The user doc mentions deprecations.

4. Discussions

Like this issue.


So, multiple locations for recording info about deprecations, all subject to being incomplete, wrong, contradictory, right?

librasteve commented 2 weeks ago

thought I would start my thoughts by looking at the docs - under type Any (https://docs.raku.org/type/Any#routine_map), we have

routine map
method deepmap
method duckmap
method nodemap
method flat

yet method flatmap is documented over here https://docs.raku.org/routine/flatmap ... bit odd that

but that got me to thinking about the family of special maps aka xxxxmap, so I stuck this query into ChatGPT describe coding use of deepmap duckmap nodemap flatmap (dear reader: I would encourage you to try this)

the most germane parts of ChatGPT's opinion is:

  1. flatMap flatMap is a common functional programming operation that maps a function over a collection and then flattens the result by one level.

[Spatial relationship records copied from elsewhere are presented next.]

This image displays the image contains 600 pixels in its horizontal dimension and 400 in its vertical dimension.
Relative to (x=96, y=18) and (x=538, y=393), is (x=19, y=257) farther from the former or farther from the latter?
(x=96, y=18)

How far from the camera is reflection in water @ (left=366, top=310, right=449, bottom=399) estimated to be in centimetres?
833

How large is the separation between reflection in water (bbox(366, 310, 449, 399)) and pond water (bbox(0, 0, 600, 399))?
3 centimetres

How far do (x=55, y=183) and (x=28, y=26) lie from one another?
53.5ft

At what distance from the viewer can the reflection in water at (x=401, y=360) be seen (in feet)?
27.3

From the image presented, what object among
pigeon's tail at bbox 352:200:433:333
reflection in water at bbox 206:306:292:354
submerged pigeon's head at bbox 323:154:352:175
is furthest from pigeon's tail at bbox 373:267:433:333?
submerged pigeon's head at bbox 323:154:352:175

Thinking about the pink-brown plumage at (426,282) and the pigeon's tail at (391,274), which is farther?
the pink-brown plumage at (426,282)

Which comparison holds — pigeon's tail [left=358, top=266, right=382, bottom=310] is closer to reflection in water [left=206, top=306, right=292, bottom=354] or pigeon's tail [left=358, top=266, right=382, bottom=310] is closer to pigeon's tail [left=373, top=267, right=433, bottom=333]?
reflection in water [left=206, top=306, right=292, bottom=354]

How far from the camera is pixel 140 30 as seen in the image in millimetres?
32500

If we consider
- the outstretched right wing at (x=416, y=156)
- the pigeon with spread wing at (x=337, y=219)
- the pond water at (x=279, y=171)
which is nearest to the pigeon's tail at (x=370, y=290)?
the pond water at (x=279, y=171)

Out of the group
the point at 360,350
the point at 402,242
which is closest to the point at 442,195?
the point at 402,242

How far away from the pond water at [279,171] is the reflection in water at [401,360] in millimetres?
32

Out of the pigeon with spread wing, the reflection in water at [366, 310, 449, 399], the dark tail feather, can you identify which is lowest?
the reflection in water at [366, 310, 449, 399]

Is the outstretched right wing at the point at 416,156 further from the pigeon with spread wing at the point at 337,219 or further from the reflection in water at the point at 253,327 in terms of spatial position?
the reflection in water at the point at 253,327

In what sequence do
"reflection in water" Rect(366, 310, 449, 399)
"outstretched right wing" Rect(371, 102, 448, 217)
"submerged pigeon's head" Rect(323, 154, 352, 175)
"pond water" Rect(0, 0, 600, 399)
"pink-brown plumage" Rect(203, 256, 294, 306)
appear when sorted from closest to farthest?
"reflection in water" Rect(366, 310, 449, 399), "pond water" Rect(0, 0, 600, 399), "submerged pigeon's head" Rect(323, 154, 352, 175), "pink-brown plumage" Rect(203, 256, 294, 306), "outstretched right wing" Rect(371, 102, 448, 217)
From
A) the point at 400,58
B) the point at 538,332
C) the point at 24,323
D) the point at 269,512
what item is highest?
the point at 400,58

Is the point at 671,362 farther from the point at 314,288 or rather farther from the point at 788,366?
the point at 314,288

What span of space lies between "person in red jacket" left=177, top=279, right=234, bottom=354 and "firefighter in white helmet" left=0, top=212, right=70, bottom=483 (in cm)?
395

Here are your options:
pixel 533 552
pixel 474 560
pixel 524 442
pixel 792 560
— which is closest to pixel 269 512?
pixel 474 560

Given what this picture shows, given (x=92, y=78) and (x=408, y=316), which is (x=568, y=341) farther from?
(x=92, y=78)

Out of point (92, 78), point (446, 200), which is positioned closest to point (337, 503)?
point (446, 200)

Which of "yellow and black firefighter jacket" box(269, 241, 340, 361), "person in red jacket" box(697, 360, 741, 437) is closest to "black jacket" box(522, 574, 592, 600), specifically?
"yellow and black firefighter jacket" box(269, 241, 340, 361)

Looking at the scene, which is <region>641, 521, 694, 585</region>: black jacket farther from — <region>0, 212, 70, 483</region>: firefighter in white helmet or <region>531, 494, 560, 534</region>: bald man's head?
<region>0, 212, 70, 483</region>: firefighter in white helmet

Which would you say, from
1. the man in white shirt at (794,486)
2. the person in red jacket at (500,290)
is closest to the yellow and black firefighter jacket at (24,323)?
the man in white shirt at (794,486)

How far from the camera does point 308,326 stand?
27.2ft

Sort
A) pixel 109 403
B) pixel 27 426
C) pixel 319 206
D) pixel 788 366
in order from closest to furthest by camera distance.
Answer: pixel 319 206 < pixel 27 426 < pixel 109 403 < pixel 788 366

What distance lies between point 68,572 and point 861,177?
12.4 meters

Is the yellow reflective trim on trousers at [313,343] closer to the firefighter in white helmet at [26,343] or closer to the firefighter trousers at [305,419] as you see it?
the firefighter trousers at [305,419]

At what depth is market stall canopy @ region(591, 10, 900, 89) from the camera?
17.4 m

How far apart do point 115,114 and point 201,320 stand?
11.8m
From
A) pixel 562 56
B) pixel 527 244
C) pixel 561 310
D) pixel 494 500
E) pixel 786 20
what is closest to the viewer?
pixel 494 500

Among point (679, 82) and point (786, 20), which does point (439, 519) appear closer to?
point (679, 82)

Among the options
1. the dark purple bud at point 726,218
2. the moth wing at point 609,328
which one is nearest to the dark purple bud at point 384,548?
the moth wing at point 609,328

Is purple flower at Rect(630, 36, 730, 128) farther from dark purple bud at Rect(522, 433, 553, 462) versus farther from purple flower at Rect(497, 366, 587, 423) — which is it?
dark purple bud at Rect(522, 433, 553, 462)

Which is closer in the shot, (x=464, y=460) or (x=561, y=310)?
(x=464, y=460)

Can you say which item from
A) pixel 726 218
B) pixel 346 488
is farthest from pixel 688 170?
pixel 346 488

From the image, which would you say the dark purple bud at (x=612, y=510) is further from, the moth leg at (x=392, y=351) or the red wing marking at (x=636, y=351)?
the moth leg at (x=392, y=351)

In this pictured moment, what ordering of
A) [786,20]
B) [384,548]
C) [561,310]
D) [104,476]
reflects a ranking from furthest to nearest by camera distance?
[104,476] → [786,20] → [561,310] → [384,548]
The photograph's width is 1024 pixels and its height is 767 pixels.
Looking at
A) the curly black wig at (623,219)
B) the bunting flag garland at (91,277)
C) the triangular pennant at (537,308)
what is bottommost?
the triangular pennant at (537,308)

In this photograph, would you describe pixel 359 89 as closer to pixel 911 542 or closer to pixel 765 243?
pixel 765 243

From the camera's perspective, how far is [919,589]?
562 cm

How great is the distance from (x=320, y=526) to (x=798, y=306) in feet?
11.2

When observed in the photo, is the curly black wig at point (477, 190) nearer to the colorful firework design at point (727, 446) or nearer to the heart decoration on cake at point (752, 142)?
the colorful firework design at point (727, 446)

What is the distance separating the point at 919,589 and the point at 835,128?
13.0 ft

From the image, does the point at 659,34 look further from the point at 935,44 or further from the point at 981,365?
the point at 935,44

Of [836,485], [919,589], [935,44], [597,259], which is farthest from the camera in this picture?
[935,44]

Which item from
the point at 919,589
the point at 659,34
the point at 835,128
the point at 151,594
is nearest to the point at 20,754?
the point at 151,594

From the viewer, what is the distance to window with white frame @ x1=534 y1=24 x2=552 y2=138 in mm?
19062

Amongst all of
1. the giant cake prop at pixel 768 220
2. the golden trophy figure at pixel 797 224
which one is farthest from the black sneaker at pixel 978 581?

It is a combination of map followed by flatten (or concat in some contexts).

Example in JavaScript: const array = [1, 2, 3, 4]; const result = array.flatMap(x => [x, x * 2]); console.log(result); // [1, 2, 2, 4, 3, 6, 4, 8]

Example in Python: array = [1, 2, 3, 4] result = [item for sublist in map(lambda x: [x, x * 2], array) for item in sublist] #huh? print(result) # [1, 2, 2, 4, 3, 6, 4, 8]

and

Summary deepMap: Recursively applies a function to each element in a nested data structure. duckMap: Not a standard term, possibly domain-specific or based on duck typing principles. nodeMap: Applies a function to each node in a hierarchical structure (like a tree). [wrong!] flatMap: Applies a function to each element and flattens the result by one level.

My conclusion from this and other research is that flatmap is a fairly common feature in functional languages and I suppose it can be considered one of the raku xxxxmap features.

So I think it would be a small positive to keep it and a very low benefit to remove it.

~librasteve

Leont commented 2 weeks ago

I vehemently oppose deprecating this, as stated in the previous discussion on the subject:

… the alternatives are all harder to read. @foo.map({ ... }).flat is hard to read because of end-weight issues, especially if the map block contains multiple lines. flat @foo.map({ ... }) contains a reversal of order (left to right for the method call and but right to left for function call), a break of the method chain and has subtle precedence issues. flatmap is usually the most readable option available in my experience.

I would also like to note that this method is present in several other modern languages such as Javascript, Rust, Kotlin and Scala (and probably many others); I'm genuinely puzzled by the suggestion that it's confusing when they don't find it confusing.

Leont commented 2 weeks ago

My conclusion from this and other research is that flatmap is a fairly common feature in functional languages and I suppose it can be considered one of the raku xxxxmap features.

Yeah, I think it's the kind of feature you'll use often if you have a functional programming state of mind, but not at all if you don't.